- Text passage:
“The great question that has never been answered and which I have not yet been able to answer, despite my 30 years of research into the feminine soul, is, What does a woman want?”
--Sigmund Freud
What do females really want from a man? It's still a conundrum under intense investigation. We have been schooled to believe they seek a monogamous relationship with someone possessing healthy, strong male genes. We have been told they want romantic love, security, emotional closeness, and lots of money. Research can support all of those things; however, some other recent studies claim female sexual desire is powerful, flexible, complex -- and even subversive.
Perhaps we must re-evaluate old notions of sexuality and desire.
1. Developmental psychologist Lisa Diamond of the University of Utah found that many women experience their sexual interests as fluid and open, encompassing at different times men or women, or both.
“In 1997, the actress Anne Heche began a widely publicized romantic relationship with the openly lesbian comedian Ellen DeGeneres after having had no prior same-sex attractions or relationships. The relationship with DeGeneres ended after two years, and Heche went on to marry a man.”
--Lisa Diamond , from her book Sexual Fluidity: Understanding Women’s Love and Desire
Diamond's findings suggest that "there are, in fact, appreciable boundaries between the long-term developmental trajectories of lesbian, bisexual, and unlabeled women, but these boundaries are relatively fluid. Hence, the present study supports the notion of bisexuality as a third type of sexual orientation and also supports the notion of bisexuality as a capacity for context-specific flexibility in erotic response."

(Stored data entries)
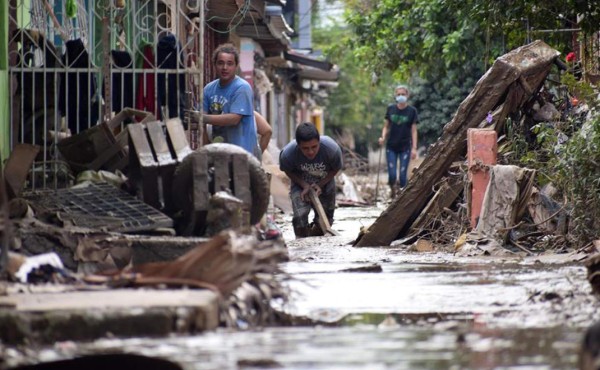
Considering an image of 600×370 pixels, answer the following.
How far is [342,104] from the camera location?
65.8m

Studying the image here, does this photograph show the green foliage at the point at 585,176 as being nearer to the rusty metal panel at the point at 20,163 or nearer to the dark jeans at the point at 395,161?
the rusty metal panel at the point at 20,163

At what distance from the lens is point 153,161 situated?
982 centimetres

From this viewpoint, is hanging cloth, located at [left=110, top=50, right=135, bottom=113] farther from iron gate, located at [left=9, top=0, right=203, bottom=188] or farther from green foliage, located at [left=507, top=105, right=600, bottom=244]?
green foliage, located at [left=507, top=105, right=600, bottom=244]

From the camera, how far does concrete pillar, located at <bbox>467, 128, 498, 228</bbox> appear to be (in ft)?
41.3

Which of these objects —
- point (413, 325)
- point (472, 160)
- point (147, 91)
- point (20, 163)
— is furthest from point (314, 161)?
point (413, 325)

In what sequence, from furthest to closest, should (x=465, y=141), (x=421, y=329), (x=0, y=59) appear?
(x=465, y=141) → (x=0, y=59) → (x=421, y=329)

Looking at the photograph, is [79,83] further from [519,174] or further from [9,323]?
[9,323]

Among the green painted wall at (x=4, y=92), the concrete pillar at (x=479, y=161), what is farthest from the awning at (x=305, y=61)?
the green painted wall at (x=4, y=92)

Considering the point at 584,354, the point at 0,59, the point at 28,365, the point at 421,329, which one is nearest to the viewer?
the point at 584,354

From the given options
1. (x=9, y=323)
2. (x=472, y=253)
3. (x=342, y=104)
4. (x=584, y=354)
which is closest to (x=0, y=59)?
(x=472, y=253)

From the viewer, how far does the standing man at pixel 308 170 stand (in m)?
15.2

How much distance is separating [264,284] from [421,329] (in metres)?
1.10

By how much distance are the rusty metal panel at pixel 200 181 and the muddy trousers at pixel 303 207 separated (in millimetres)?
5723

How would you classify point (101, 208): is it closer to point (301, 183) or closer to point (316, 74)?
point (301, 183)
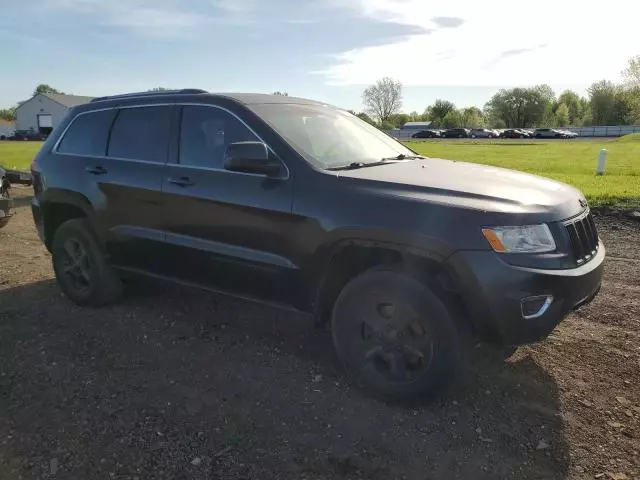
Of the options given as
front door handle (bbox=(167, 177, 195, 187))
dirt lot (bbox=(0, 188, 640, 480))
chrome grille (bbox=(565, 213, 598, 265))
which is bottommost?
dirt lot (bbox=(0, 188, 640, 480))

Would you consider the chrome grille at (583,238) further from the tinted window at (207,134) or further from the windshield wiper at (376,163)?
the tinted window at (207,134)

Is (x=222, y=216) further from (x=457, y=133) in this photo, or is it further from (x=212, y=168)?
(x=457, y=133)

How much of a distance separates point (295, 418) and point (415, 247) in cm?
124

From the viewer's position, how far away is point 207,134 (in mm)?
4250

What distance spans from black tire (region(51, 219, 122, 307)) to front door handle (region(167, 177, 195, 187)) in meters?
1.18

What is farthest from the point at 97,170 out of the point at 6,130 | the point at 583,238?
the point at 6,130

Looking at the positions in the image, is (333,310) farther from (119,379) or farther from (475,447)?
(119,379)

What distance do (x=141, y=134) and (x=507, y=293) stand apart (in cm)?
322

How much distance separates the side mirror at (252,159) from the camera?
362cm

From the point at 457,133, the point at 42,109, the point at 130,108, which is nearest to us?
the point at 130,108

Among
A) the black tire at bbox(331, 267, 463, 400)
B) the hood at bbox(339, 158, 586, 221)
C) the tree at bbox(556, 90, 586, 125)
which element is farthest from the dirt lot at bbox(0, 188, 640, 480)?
the tree at bbox(556, 90, 586, 125)

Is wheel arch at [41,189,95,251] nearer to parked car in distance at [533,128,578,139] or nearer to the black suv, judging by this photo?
the black suv

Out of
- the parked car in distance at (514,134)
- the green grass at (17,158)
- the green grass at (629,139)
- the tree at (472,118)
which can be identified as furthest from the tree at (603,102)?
the green grass at (17,158)

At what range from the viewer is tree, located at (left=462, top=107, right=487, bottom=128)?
10612cm
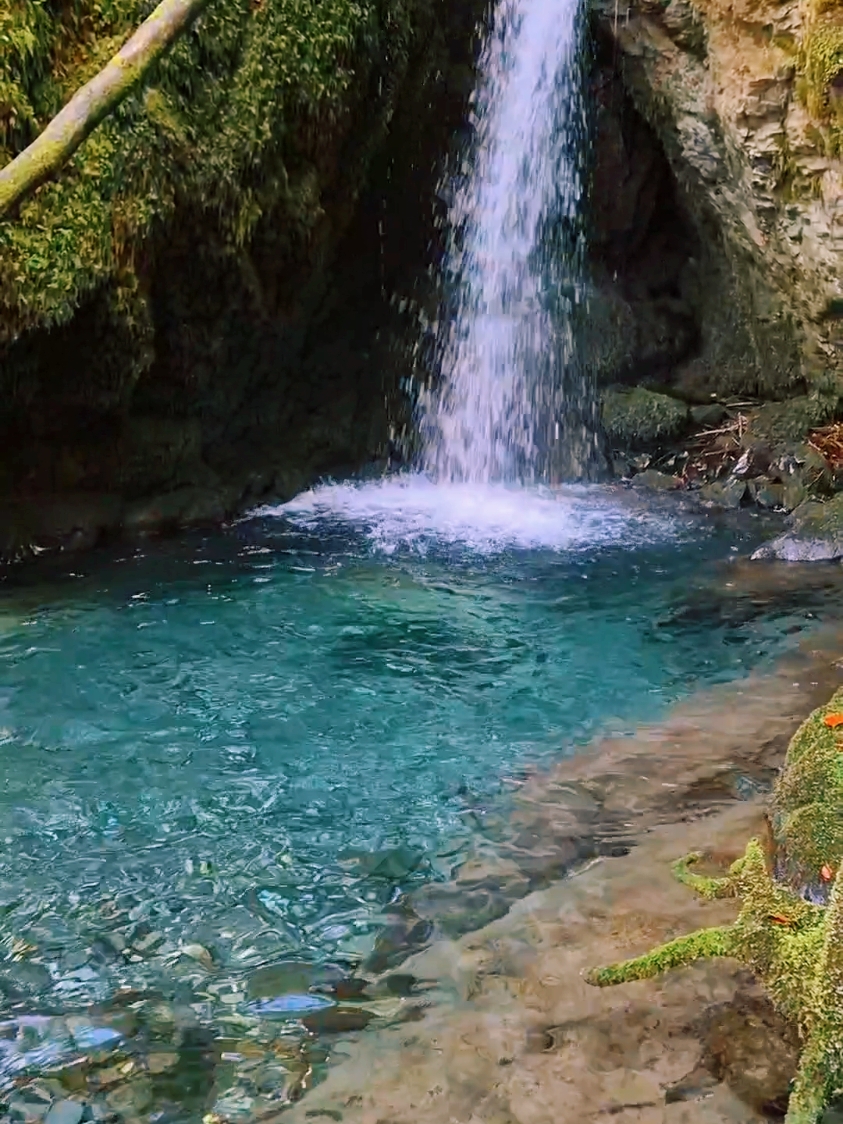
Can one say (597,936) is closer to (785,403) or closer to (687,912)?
(687,912)

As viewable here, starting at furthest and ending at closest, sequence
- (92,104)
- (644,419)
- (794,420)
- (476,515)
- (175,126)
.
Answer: (644,419) → (794,420) → (476,515) → (175,126) → (92,104)

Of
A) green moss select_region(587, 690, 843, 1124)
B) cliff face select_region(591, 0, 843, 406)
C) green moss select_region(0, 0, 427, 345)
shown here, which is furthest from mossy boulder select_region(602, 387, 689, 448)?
green moss select_region(587, 690, 843, 1124)

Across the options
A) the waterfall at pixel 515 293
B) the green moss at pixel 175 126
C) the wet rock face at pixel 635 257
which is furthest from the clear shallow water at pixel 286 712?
the wet rock face at pixel 635 257

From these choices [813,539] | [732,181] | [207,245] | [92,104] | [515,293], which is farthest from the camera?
[515,293]

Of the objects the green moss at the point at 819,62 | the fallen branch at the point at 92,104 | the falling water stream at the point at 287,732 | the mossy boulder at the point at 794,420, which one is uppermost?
the green moss at the point at 819,62

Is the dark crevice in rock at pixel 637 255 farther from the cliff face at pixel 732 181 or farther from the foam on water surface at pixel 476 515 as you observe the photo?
the foam on water surface at pixel 476 515

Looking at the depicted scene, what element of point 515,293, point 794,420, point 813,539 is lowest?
point 813,539

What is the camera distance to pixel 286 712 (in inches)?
164

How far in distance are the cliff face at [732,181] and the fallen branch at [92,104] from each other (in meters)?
4.34

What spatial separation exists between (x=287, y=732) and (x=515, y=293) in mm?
7128

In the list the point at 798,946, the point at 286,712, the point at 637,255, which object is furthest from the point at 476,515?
the point at 798,946

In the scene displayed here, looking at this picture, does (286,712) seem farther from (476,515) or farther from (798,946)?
(476,515)

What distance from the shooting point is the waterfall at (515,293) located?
945cm

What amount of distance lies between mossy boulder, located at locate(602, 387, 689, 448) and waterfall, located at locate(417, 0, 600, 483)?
0.25 meters
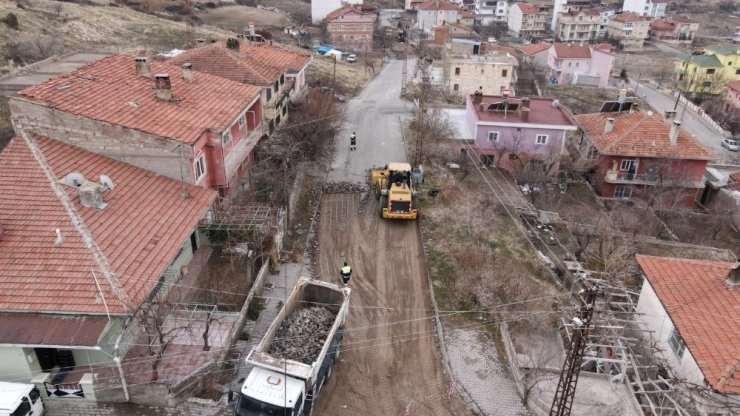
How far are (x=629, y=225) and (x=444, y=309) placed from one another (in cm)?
1785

- What you will do:
A: Answer these questions from the passage on female desire:
(i) How many years of research into the feminine soul does Freud say he has done?
(ii) At which university is Lisa Diamond based?
(iii) How long did Anne Heche's relationship with Ellen DeGeneres last?
B: Echo the passage on female desire word for word, starting at "--Sigmund Freud" and ending at "women, or both.".

- Solved tasks:
A:
(i) 30 years
(ii) The University of Utah
(iii) Two years

B:
--Sigmund Freud
What do females really want from a man? It's still a conundrum under intense investigation. We have been schooled to believe they seek a monogamous relationship with someone possessing healthy, strong male genes. We have been told they want romantic love, security, emotional closeness, and lots of money. Research can support all of those things; however, some other recent studies claim female sexual desire is powerful, flexible, complex -- and even subversive.
Perhaps we must re-evaluate old notions of sexuality and desire.
1. Developmental psychologist Lisa Diamond of the University of Utah found that many women experience their sexual interests as fluid and open, encompassing at different times men or women, or both.